TRIG: Hardware Accelerator for Inference-Based Applications and Experimental Demonstration Using Carbon Nanotube FETs

The energy efficiency demands of future abundant-data applications, e.g., those which use inference-based techniques to classify large amounts of data, exceed the capabilities of digital systems today. Field-effect transistors (FETs) built using nanotechnologies, such as carbon nanotubes (CNTs), can improve energy efficiency significantly. However, carbon nanotube FETs (CNFETs) are subject to process variations inherent to CNTs: variations in CNT type (semiconductor or metallic), CNT density, or CNT diameter, to name a few. These CNT variations can degrade CNFET benefits at advanced technology nodes. One path to overcome CNT variations is to co-optimize CNT processing and CNFET circuit design; however, the required CNT process advancements have not been achieved experimentally. We present a new design approach (TRIG, Technique for Reducing errors using Iterative Gray code) to overcome process variations in hardware accelerators targeting inference-based applications that use serial matrix operations (serial: accumulated over at least 2 clock cycles). We demonstrate that TRIG can retain the major energy efficiency benefits (quantified using Energy Delay Product or EDP) of CNFETs despite CNT variations that exist in today's CNFET fabrication - without requiring further CNT processing improvements to overcome CNT variations.

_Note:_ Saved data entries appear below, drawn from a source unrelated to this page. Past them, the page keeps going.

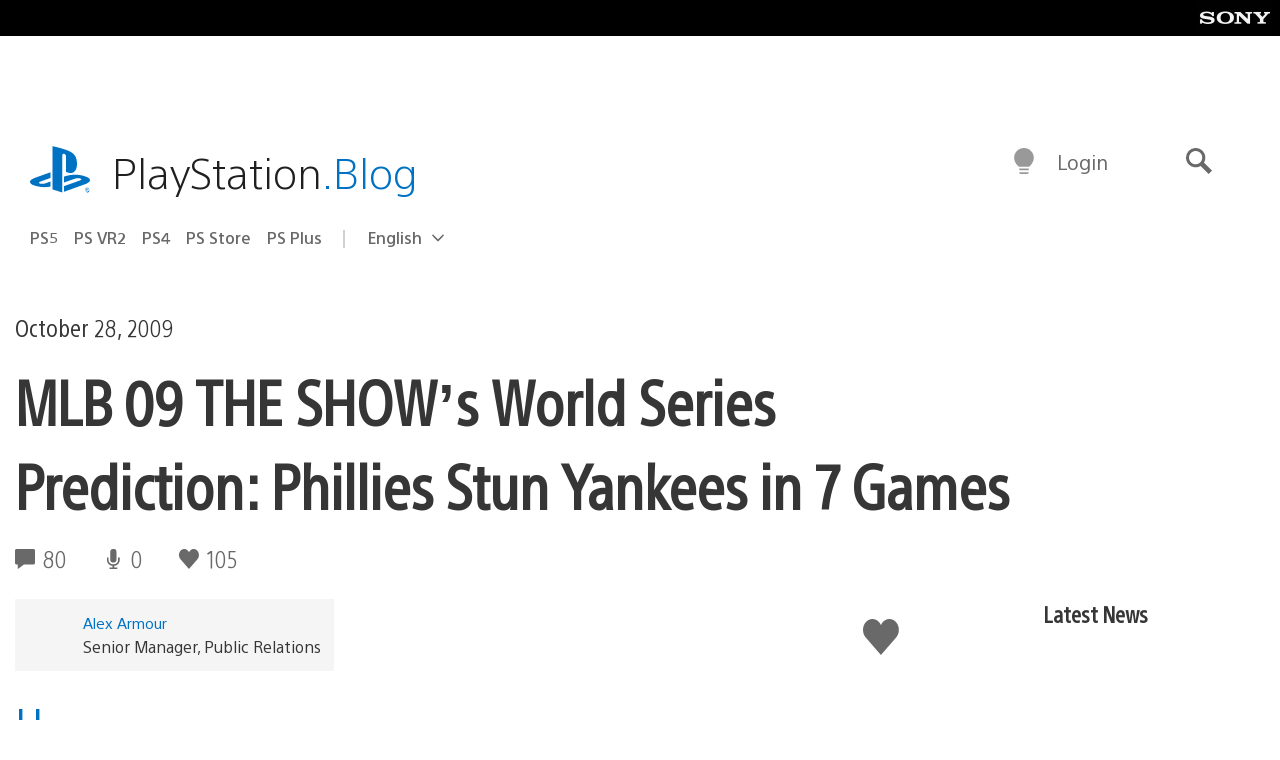

--- FILE ---
content_type: application/x-javascript;charset=utf-8
request_url: https://smetrics.aem.playstation.com/id?d_visid_ver=5.5.0&d_fieldgroup=A&mcorgid=BD260C0F53C9733E0A490D45%40AdobeOrg&mid=65802739160921757342713494160854224161&ts=1769903720871
body_size: -40
content:
{"mid":"65802739160921757342713494160854224161"}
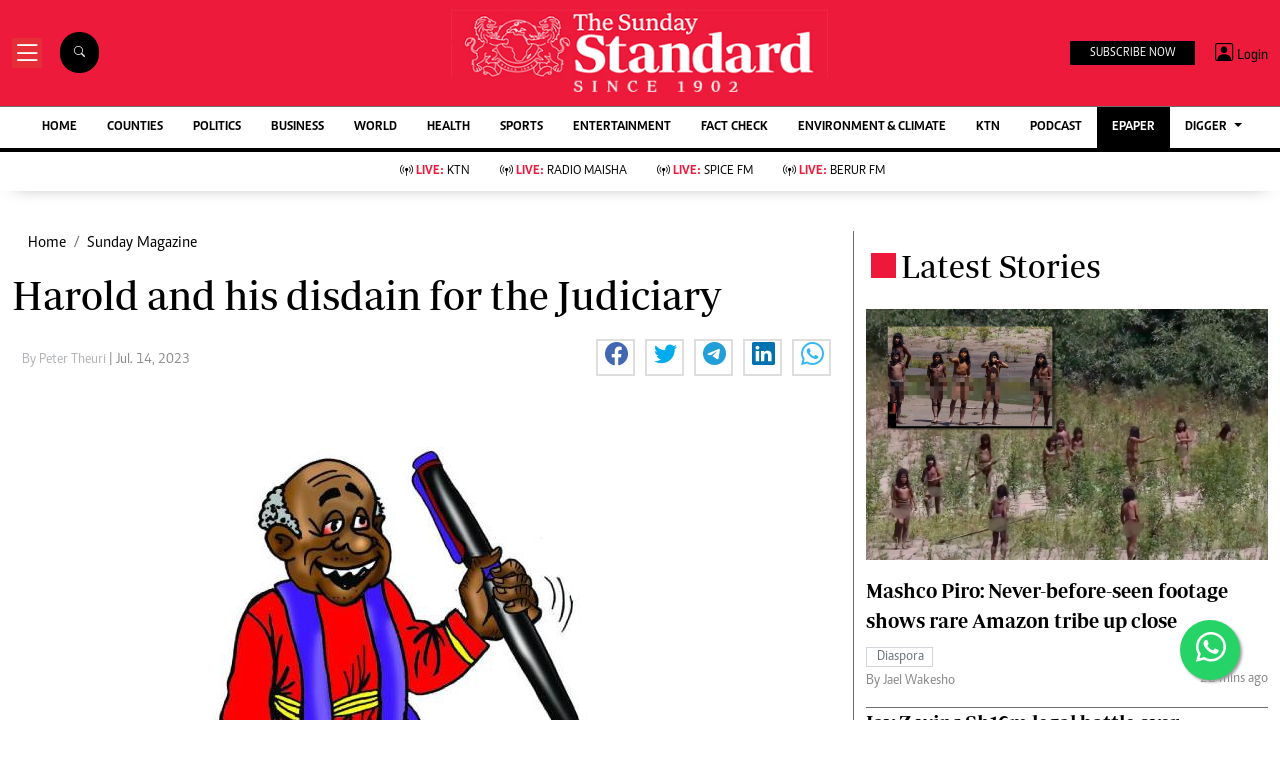

--- FILE ---
content_type: text/html; charset=utf-8
request_url: https://www.google.com/recaptcha/api2/aframe
body_size: 112
content:
<!DOCTYPE HTML><html><head><meta http-equiv="content-type" content="text/html; charset=UTF-8"></head><body><script nonce="yaXmsNdok5rfROKS308Deg">/** Anti-fraud and anti-abuse applications only. See google.com/recaptcha */ try{var clients={'sodar':'https://pagead2.googlesyndication.com/pagead/sodar?'};window.addEventListener("message",function(a){try{if(a.source===window.parent){var b=JSON.parse(a.data);var c=clients[b['id']];if(c){var d=document.createElement('img');d.src=c+b['params']+'&rc='+(localStorage.getItem("rc::a")?sessionStorage.getItem("rc::b"):"");window.document.body.appendChild(d);sessionStorage.setItem("rc::e",parseInt(sessionStorage.getItem("rc::e")||0)+1);localStorage.setItem("rc::h",'1768725709258');}}}catch(b){}});window.parent.postMessage("_grecaptcha_ready", "*");}catch(b){}</script></body></html>

--- FILE ---
content_type: application/javascript; charset=utf-8
request_url: https://fundingchoicesmessages.google.com/f/AGSKWxXK7O4I9kSS9i0sxcF5rjKHdWMdsWMICM34AO6gsiO0HUneVYUwroKapbixvbS1SpGHsIxdHehdMA9H9f4bIfEd1PWe4vdfR1b7js_5cq_uXvyK1hCnz2RZI5zBila1B079p0MzsT5qdvzkVAgC8w54K1HHB01F9UGlNKKQW4cFhFhwE2kj-pfarZzm/_/ads.client-/advideo./adsniptrack./kredit-ad._682x90_
body_size: -1290
content:
window['47dd7a7b-888e-426f-892d-8cf3ca3a335c'] = true;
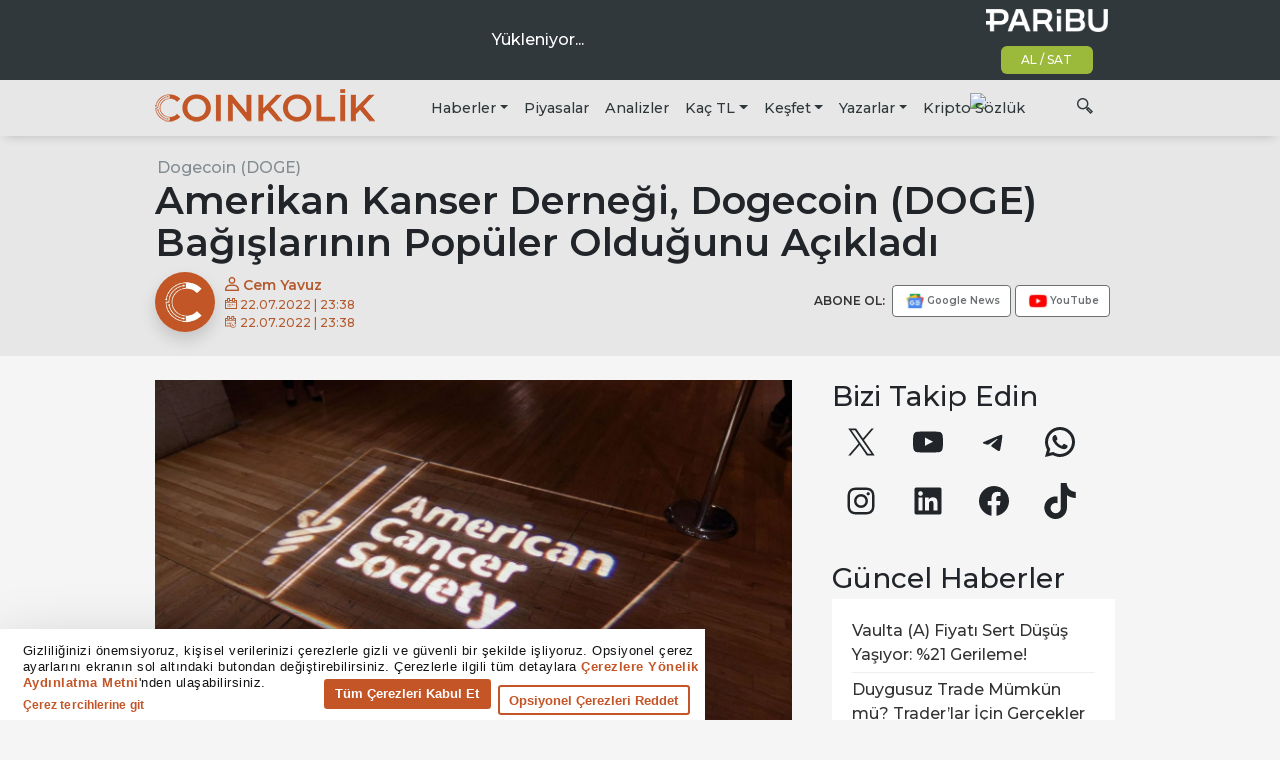

--- FILE ---
content_type: application/javascript; charset=utf-8
request_url: https://www.coinkolik.com/wp-content/themes/coinkolik/js/infinite-scroll.min.js?ver=1.0.0
body_size: 132
content:
var coinkolik=coinkolik||{};coinkolik.infinite_scroll={init:function(){var t=[],i=!1;t.push({title:jQuery("article[tabindex='-1']").last().find("h1").text(),link:window.location.href,nextPostLink:jQuery('input[name="infinite-scroll-next-post-link"]:last').val(),position:{top:jQuery("article[tabindex='-1']").last().offset().top,bottom:jQuery("article[tabindex='-1']").last().offset().top+jQuery("article[tabindex='-1']").last().innerHeight()}}),jQuery(window).on("scroll",function(){jQuery(window).scrollTop()%10==0&&t.forEach(function(t){-1==window.location.href.indexOf(t.link)&&t.position.top<jQuery(window).scrollTop()&&jQuery(window).scrollTop()<t.position.bottom&&history.pushState({},t.title,t.link)}),t[t.length-1].position.top+1e3<jQuery(window).scrollTop()&&jQuery(window).scrollTop()<t[t.length-1].position.bottom-500&&(i||(i=!0,jQuery(1==t.length?"article[tabindex='-1']":".infinite-scroll-post-divider").last().after(jQuery('<div class="infinite-scroll-post-divider">').load(t[t.length-1].nextPostLink+" article[tabindex='-1']","",function(){t.push({title:jQuery("article[tabindex='-1']").last().find("h1").text(),link:t[t.length-1].nextPostLink,nextPostLink:jQuery('input[name="infinite-scroll-next-post-link"]:last').val(),position:{top:jQuery("article[tabindex='-1']").last().offset().top,bottom:jQuery("article[tabindex='-1']").last().offset().top+jQuery("article[tabindex='-1']").last().innerHeight()}}),i=!1}))))})}},jQuery(coinkolik.infinite_scroll.init);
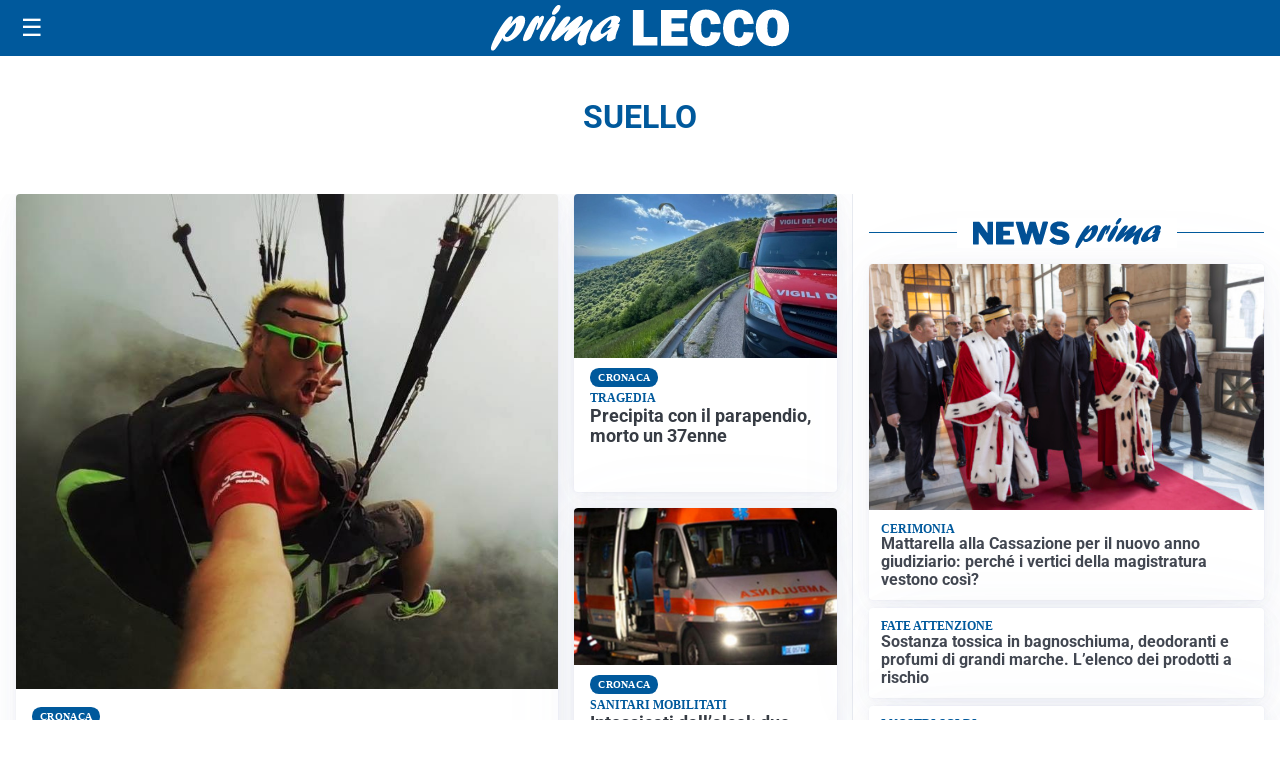

--- FILE ---
content_type: text/html; charset=utf8
request_url: https://primalecco.it/media/my-theme/widgets/list-posts/sidebar-idee-e-consigli.html?ts=29496469
body_size: 673
content:
<div class="widget-title"><span>Idee e consigli</span></div>
<div class="widget-sidebar-featured-poi-lista">
            
                    <article class="featured">
                <a href="https://primalecco.it/rubriche/idee-e-consigli/olimpiadi-invernali-2026-hockey-su-ghiaccio-chi-puo-aspettarsi-loro/">
                                            <figure><img width="420" height="252" src="https://primalecco.it/media/2024/02/livigno-olimpiadi-420x252.jpg" class="attachment-thumbnail size-thumbnail wp-post-image" alt="Olimpiadi invernali 2026 hockey su ghiaccio: chi può aspettarsi l&#8217;oro?" loading="lazy" sizes="(max-width: 480px) 480px, (max-width: 1024px) 640px, 1280px" decoding="async" srcset="https://primalecco.it/media/2024/02/livigno-olimpiadi-420x252.jpg 420w, https://primalecco.it/media/2024/02/livigno-olimpiadi-210x126.jpg 210w, https://primalecco.it/media/2024/02/livigno-olimpiadi-680x408.jpg 680w" /></figure>
                                        <div class="post-meta">
                                                <h3>Olimpiadi invernali 2026 hockey su ghiaccio: chi può aspettarsi l&#8217;oro?</h3>
                    </div>
                </a>
            </article>
                    
                    <article class="compact">
                <a href="https://primalecco.it/rubriche/idee-e-consigli/spazio-lavanderia-come-organizzarlo/">
                    <div class="post-meta">
                                                <h3>Spazio lavanderia: come organizzarlo</h3>
                    </div>
                </a>
            </article>
                    
                    <article class="compact">
                <a href="https://primalecco.it/rubriche/idee-e-consigli/come-rinnovare-i-piatti-della-tradizione-senza-perdere-il-gusto-di-casa/">
                    <div class="post-meta">
                                                <h3>Come rinnovare i piatti della tradizione senza perdere il gusto di casa</h3>
                    </div>
                </a>
            </article>
                    
                    <article class="compact">
                <a href="https://primalecco.it/rubriche/idee-e-consigli/come-prendersi-cura-delle-articolazioni-guida-completa-per-la-salute-e-la-mobilita/">
                    <div class="post-meta">
                                                <h3>Come prendersi cura delle articolazioni? Guida completa per la salute e la mobilità</h3>
                    </div>
                </a>
            </article>
            </div>

<div class="widget-footer"><a role="button" href="/idee-e-consigli/" class="outline widget-more-button">Altre notizie</a></div>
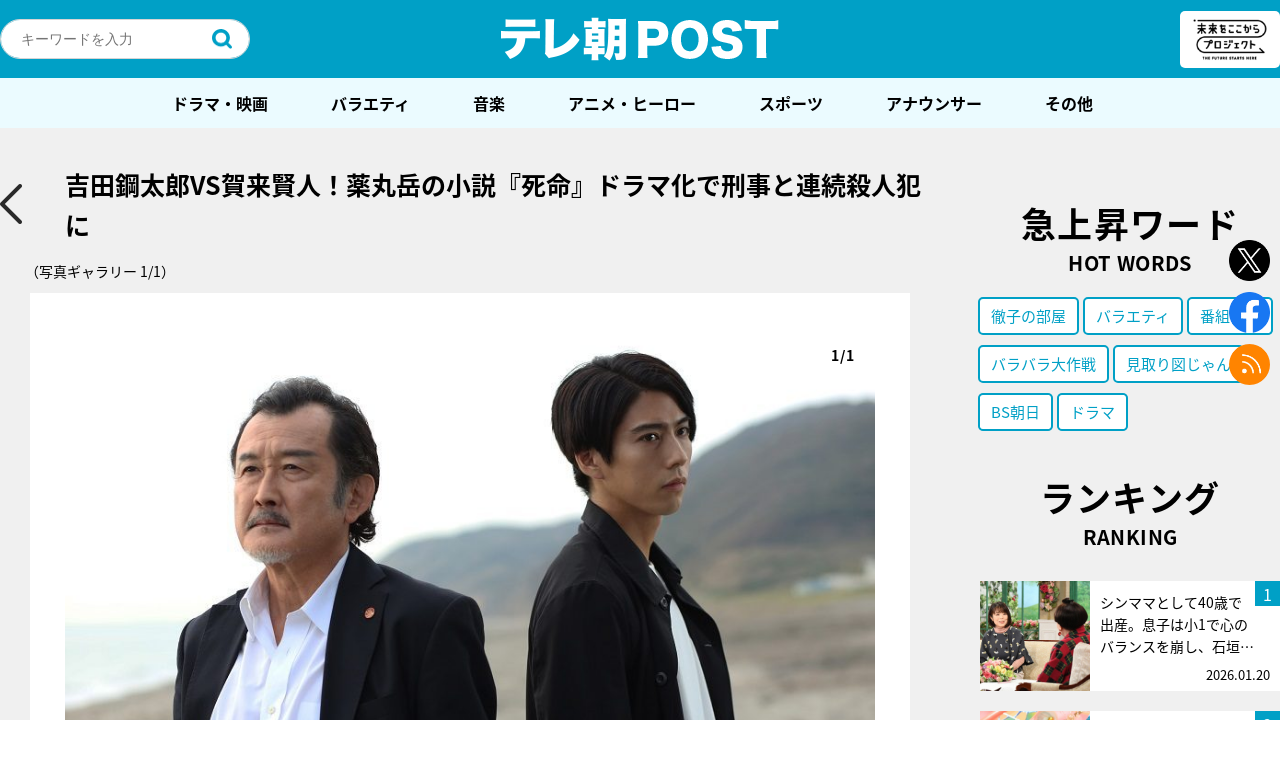

--- FILE ---
content_type: text/html; charset=utf-8
request_url: https://www.google.com/recaptcha/api2/aframe
body_size: 268
content:
<!DOCTYPE HTML><html><head><meta http-equiv="content-type" content="text/html; charset=UTF-8"></head><body><script nonce="apm8L3PE8Iv77KzY683iBQ">/** Anti-fraud and anti-abuse applications only. See google.com/recaptcha */ try{var clients={'sodar':'https://pagead2.googlesyndication.com/pagead/sodar?'};window.addEventListener("message",function(a){try{if(a.source===window.parent){var b=JSON.parse(a.data);var c=clients[b['id']];if(c){var d=document.createElement('img');d.src=c+b['params']+'&rc='+(localStorage.getItem("rc::a")?sessionStorage.getItem("rc::b"):"");window.document.body.appendChild(d);sessionStorage.setItem("rc::e",parseInt(sessionStorage.getItem("rc::e")||0)+1);localStorage.setItem("rc::h",'1769432446560');}}}catch(b){}});window.parent.postMessage("_grecaptcha_ready", "*");}catch(b){}</script></body></html>

--- FILE ---
content_type: application/javascript; charset=utf-8
request_url: https://fundingchoicesmessages.google.com/f/AGSKWxXL7mGcdZ8j3ho2MLT63K8daQh-UyQCNPfkv3eDESaMyPmiuIFAedvXvhLqqFp7qATnpMl-M0rDAsQwAX4c5xg8ZLQcQ3weDVVaTKOBeiC7jEwAKx-HStKqLx_kvnO0g9Fj9VF68A==?fccs=W251bGwsbnVsbCxudWxsLG51bGwsbnVsbCxudWxsLFsxNzY5NDMyNDQ2LDI4NDAwMDAwMF0sbnVsbCxudWxsLG51bGwsW251bGwsWzcsMTksNl0sbnVsbCxudWxsLG51bGwsbnVsbCxudWxsLG51bGwsbnVsbCxudWxsLG51bGwsM10sImh0dHBzOi8vcG9zdC50di1hc2FoaS5jby5qcC9wb3N0LTgzNzg1L2ltYWdlcy84Mzc4OC8iLG51bGwsW1s4LCJrNjFQQmptazZPMCJdLFs5LCJlbi1VUyJdLFsxNiwiWzEsMSwxXSJdLFsxOSwiMiJdLFsxNywiWzBdIl0sWzI0LCIiXSxbMjUsIltbOTUzNDAyNTIsOTUzNDAyNTRdXSJdLFsyOSwiZmFsc2UiXV1d
body_size: 153
content:
if (typeof __googlefc.fcKernelManager.run === 'function') {"use strict";this.default_ContributorServingResponseClientJs=this.default_ContributorServingResponseClientJs||{};(function(_){var window=this;
try{
var qp=function(a){this.A=_.t(a)};_.u(qp,_.J);var rp=function(a){this.A=_.t(a)};_.u(rp,_.J);rp.prototype.getWhitelistStatus=function(){return _.F(this,2)};var sp=function(a){this.A=_.t(a)};_.u(sp,_.J);var tp=_.ed(sp),up=function(a,b,c){this.B=a;this.j=_.A(b,qp,1);this.l=_.A(b,_.Pk,3);this.F=_.A(b,rp,4);a=this.B.location.hostname;this.D=_.Fg(this.j,2)&&_.O(this.j,2)!==""?_.O(this.j,2):a;a=new _.Qg(_.Qk(this.l));this.C=new _.dh(_.q.document,this.D,a);this.console=null;this.o=new _.mp(this.B,c,a)};
up.prototype.run=function(){if(_.O(this.j,3)){var a=this.C,b=_.O(this.j,3),c=_.fh(a),d=new _.Wg;b=_.hg(d,1,b);c=_.C(c,1,b);_.jh(a,c)}else _.gh(this.C,"FCNEC");_.op(this.o,_.A(this.l,_.De,1),this.l.getDefaultConsentRevocationText(),this.l.getDefaultConsentRevocationCloseText(),this.l.getDefaultConsentRevocationAttestationText(),this.D);_.pp(this.o,_.F(this.F,1),this.F.getWhitelistStatus());var e;a=(e=this.B.googlefc)==null?void 0:e.__executeManualDeployment;a!==void 0&&typeof a==="function"&&_.To(this.o.G,
"manualDeploymentApi")};var vp=function(){};vp.prototype.run=function(a,b,c){var d;return _.v(function(e){d=tp(b);(new up(a,d,c)).run();return e.return({})})};_.Tk(7,new vp);
}catch(e){_._DumpException(e)}
}).call(this,this.default_ContributorServingResponseClientJs);
// Google Inc.

//# sourceURL=/_/mss/boq-content-ads-contributor/_/js/k=boq-content-ads-contributor.ContributorServingResponseClientJs.en_US.k61PBjmk6O0.es5.O/d=1/exm=ad_blocking_detection_executable,kernel_loader,loader_js_executable,monetization_cookie_state_migration_initialization_executable/ed=1/rs=AJlcJMztj-kAdg6DB63MlSG3pP52LjSptg/m=cookie_refresh_executable
__googlefc.fcKernelManager.run('\x5b\x5b\x5b7,\x22\x5b\x5bnull,\\\x22tv-asahi.co.jp\\\x22,\\\x22AKsRol8ZaKTP0DNpIEXiMX0qNdl-76lDpmsV3XVdTOisEMIrjRxffPiKY6IHC5vWLP_zyDo7CG-uFIqu85IPTjjBplBvAa7YnVlg98lxDUWp2Idq1EUFTF0ApNrTq5di_HStVWJ3cFa6JOMBKoKl-9Gu0R7meJF9xg\\\\u003d\\\\u003d\\\x22\x5d,null,\x5b\x5bnull,null,null,\\\x22https:\/\/fundingchoicesmessages.google.com\/f\/AGSKWxVkHN5mgTaLK-sBnQ2WlJo3uBsxJ3gTQCmDU7MHGwQ3rpUlsMQXRbGuEIGses12z92iY42dZp0n_31XWJ2Vj576PpJMwvFRyHZCN4iR2cYfOlCm24D5Ato4wvDJQ52a852WHMAFjA\\\\u003d\\\\u003d\\\x22\x5d,null,null,\x5bnull,null,null,\\\x22https:\/\/fundingchoicesmessages.google.com\/el\/AGSKWxVrxY34dGr5hMV2Dj6KGrBQqxU7jaHIB8viIjx52XO38G7aRaEsm-L3SiIonejiOfXXmhRnuF7YYcARqS6syhR-x035agQtuvltYcKhvSNPYbz7-9eDuXq1KeA_T2V6Ep0VkKw5RQ\\\\u003d\\\\u003d\\\x22\x5d,null,\x5bnull,\x5b7,19,6\x5d,null,null,null,null,null,null,null,null,null,3\x5d\x5d,\x5b2,1\x5d\x5d\x22\x5d\x5d,\x5bnull,null,null,\x22https:\/\/fundingchoicesmessages.google.com\/f\/AGSKWxWGRLCepjRAc-whO1-fX4lj1P-9UHCKJsc-qzEw-t4ukJ8Eds4HGxv-vEe8S-OGcGeXTUzxZLxna5_GvE-IjMEdQMVBZJaqjAvzIpv2_ZDeYL4iKtRAMj0CkNOqs9nhHjBnGDC20w\\u003d\\u003d\x22\x5d\x5d');}

--- FILE ---
content_type: application/javascript; charset=utf-8
request_url: https://fundingchoicesmessages.google.com/f/AGSKWxV4jqNL9HRAOPj12-GzONqwJrFrL6falgISoH9QvzmWp8WQuiN68vL2KuFTt36_2zkMQ_By035BterSF_YZJyRxQ_kD2FE3CxU5OmoOzV1Z2w6zFkOFQeRWGtlMyJwFzA07glbh_SaPOFDg9pKK9h3wJ6pi8VLa5wSkM-qpeLIYZWAqq2LwtOb53ubT/__advertising_header._admanager/.link/ads/.adgoitechnologie./728_200.
body_size: -1287
content:
window['9d3fe1e8-5686-416a-bd2f-9f983d8da01d'] = true;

As a case study, we analyze the effectiveness of TRIG for a binary neural network hardware accelerator that classifies images. Despite CNT variations that exist today, TRIG can maintain 99% (90%) of projected EDP benefits of CNFET digital circuits for 90% (99%) image classification accuracy target. We also demonstrate experimentally fabricated CNFET circuits to compute scalar product (a common matrix operation, also called dot product), with and without TRIG: TRIG reduces the mean difference between the expected result (no errors) and the experimentally computed result by 30 × in the presence of CNT variations, shown experimentally.